King Mswati III was accused of kidnapping women, although no case against him can be brought. In October 2002, Zena Mahlangu, a high school student aged 18, disappeared from her school. Her mother, Lindiwe Dlamini, learned that two men, Tulujani Sikhondze and Qethuka Sgombeni Dlamini, have taken her daughter and told the police about the case. Sometime later, she was told she was at the Royal Village of Ludzidzini, and she was prepared to become the King’s next wife.
She demanded the return to her custody of her daughter and threatened to sue. Due to criticizing his regime’s human rights record, his participation in the lunch of the Souverain Monarchy in May 2012 to celebrate the Diamond Jubilee of Queen Elizabeth II caused some controversy.
The King was the first to violate his Law of Chastity. The King used his traditional powers to invoke a time-honored chastity rite (umcwasho), under the patronage of a princess, in an attempt to mitigate the HIV or AIDS pandemic in 2001 which encouraged all Swazi maids to abstain for five years – it was finally under Sobhuza II in 1971. This rite forbade Swazis from 9 September 2001 to 19 August 2005 to engage in sexual intercourse, but only two months after imposing the prohibition, the Swazi breached this decree in selecting the liphovela (royal fiancée) as his 13th wife. As usual, members of her regiment fined him with a cow, and he paid it duly.
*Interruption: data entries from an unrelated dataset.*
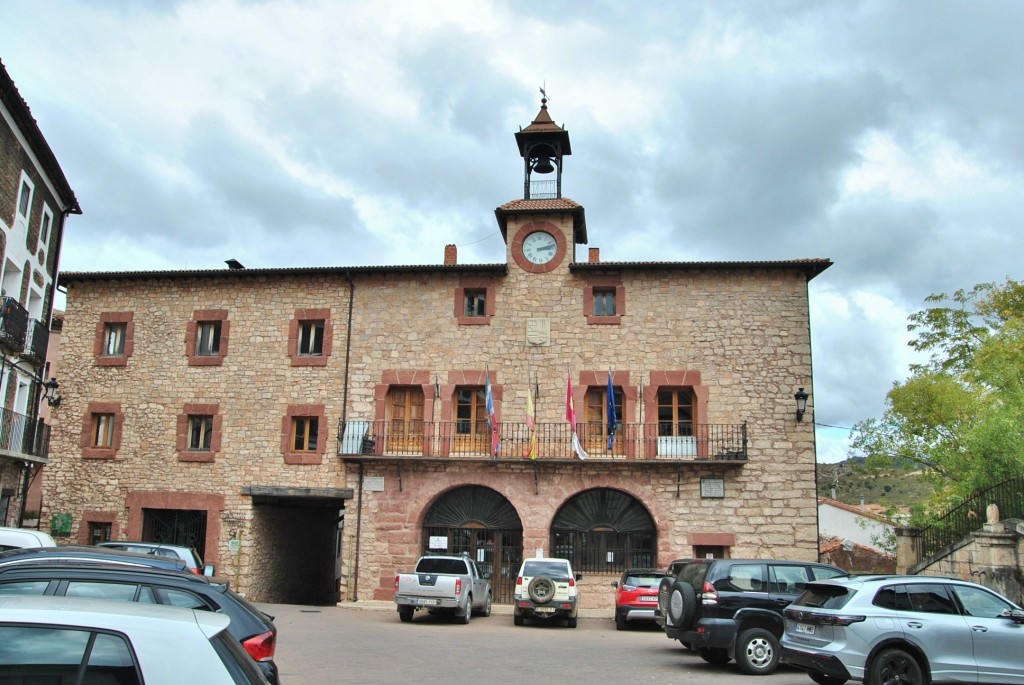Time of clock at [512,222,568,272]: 3:13
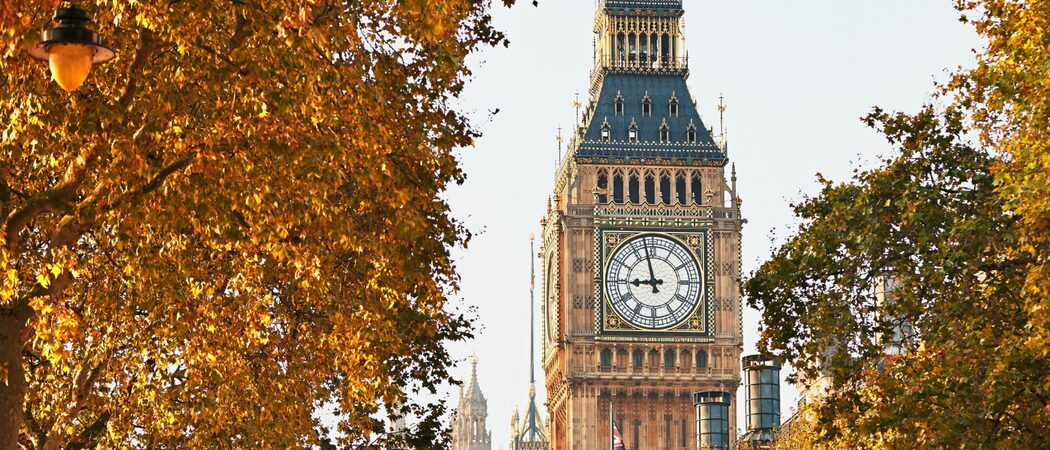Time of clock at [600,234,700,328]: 8:57
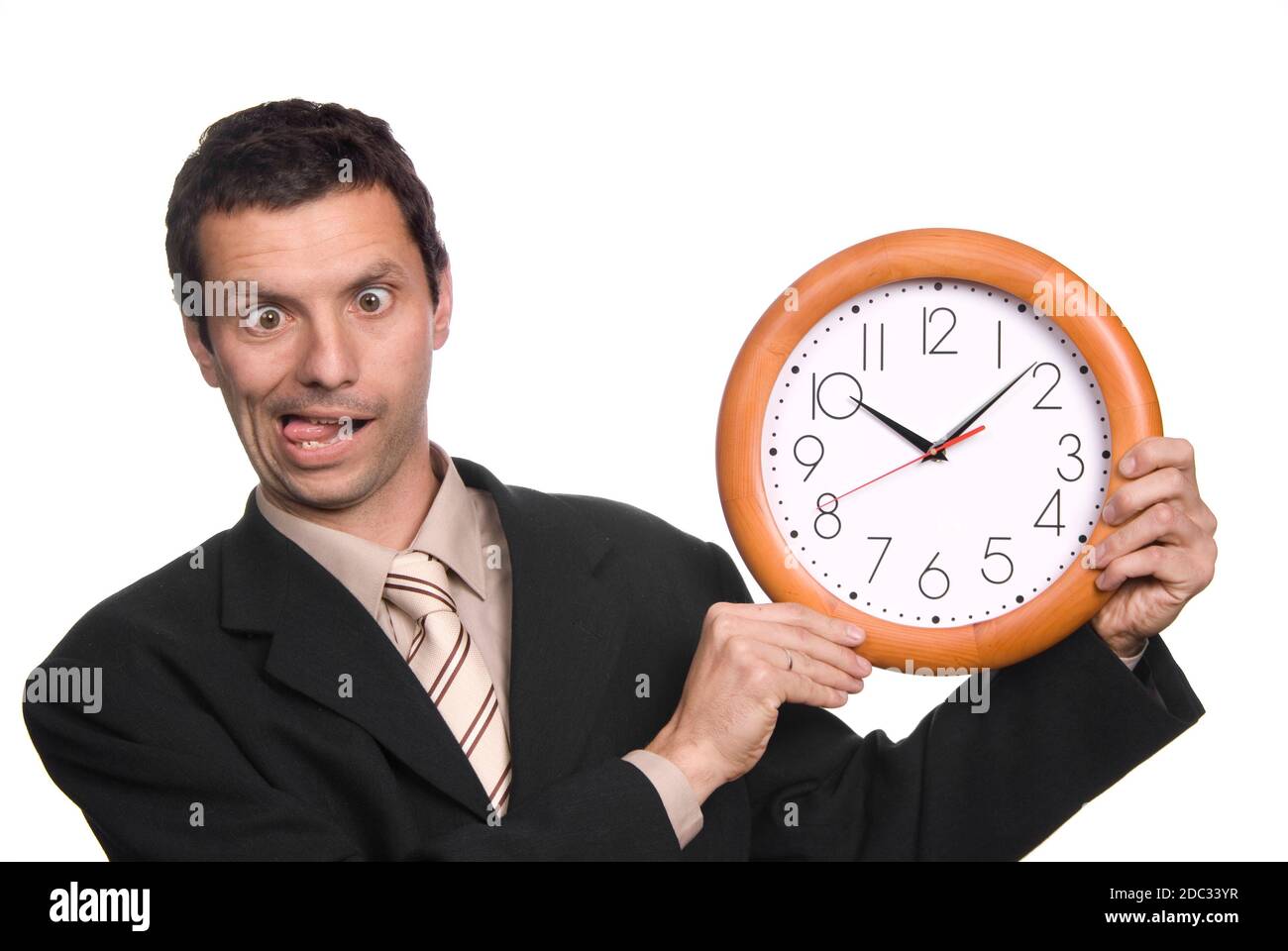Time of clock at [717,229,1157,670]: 10:07
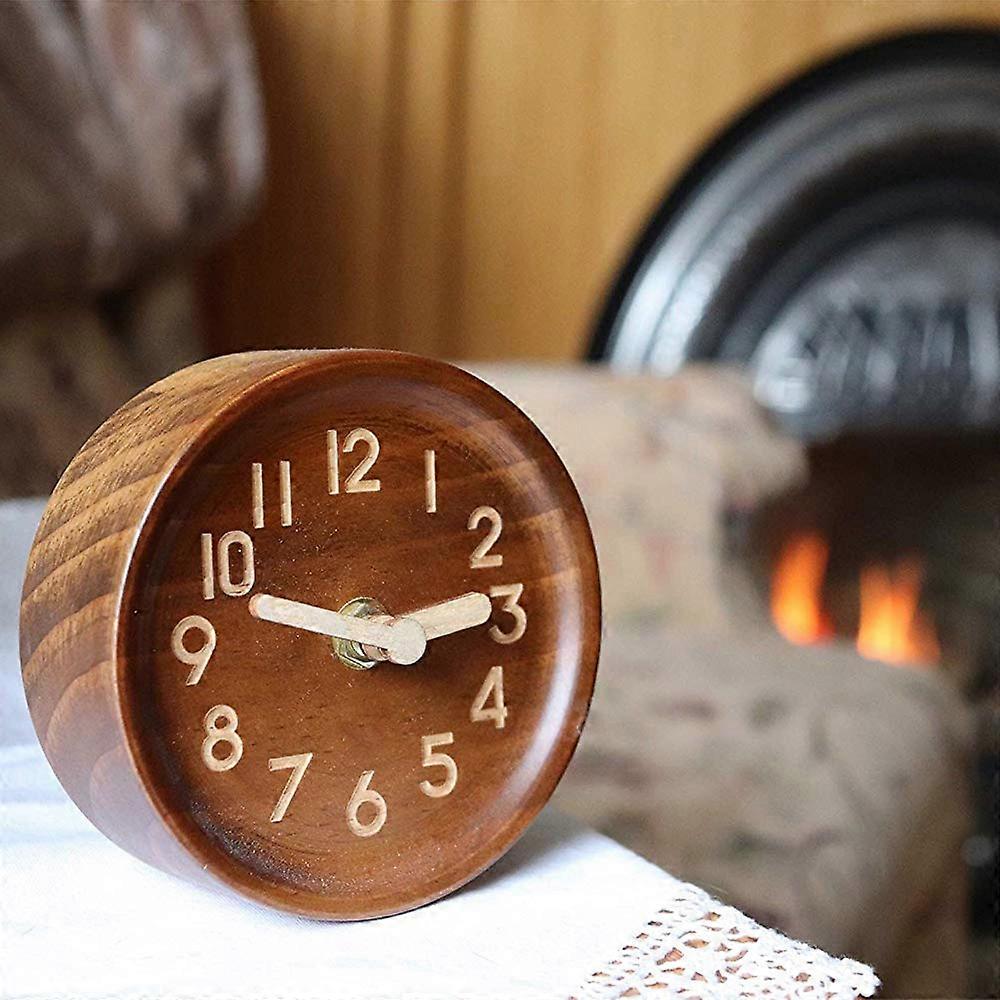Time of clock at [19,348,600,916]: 2:48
His children and his wives
Currently, Mswati III has 27 children of his first 14 wives and women. Traditionally, only when he has become pregnant can he marry his fiancées, showing they can bear their heirs. They have been called liphovela, or “brides” until then. His abductions of ladies only turn them into his wives are wild and ignoble. Each year at a festival called reed dance, thousands of “so-called” virgins dancing naked before the King are allowed to choose a new wife. It is not so unusual because he follows his late dad’s footsteps.
In 2011 he also sent his 12th wife parking, following an affair with the Justice Minister of the country. It was reported.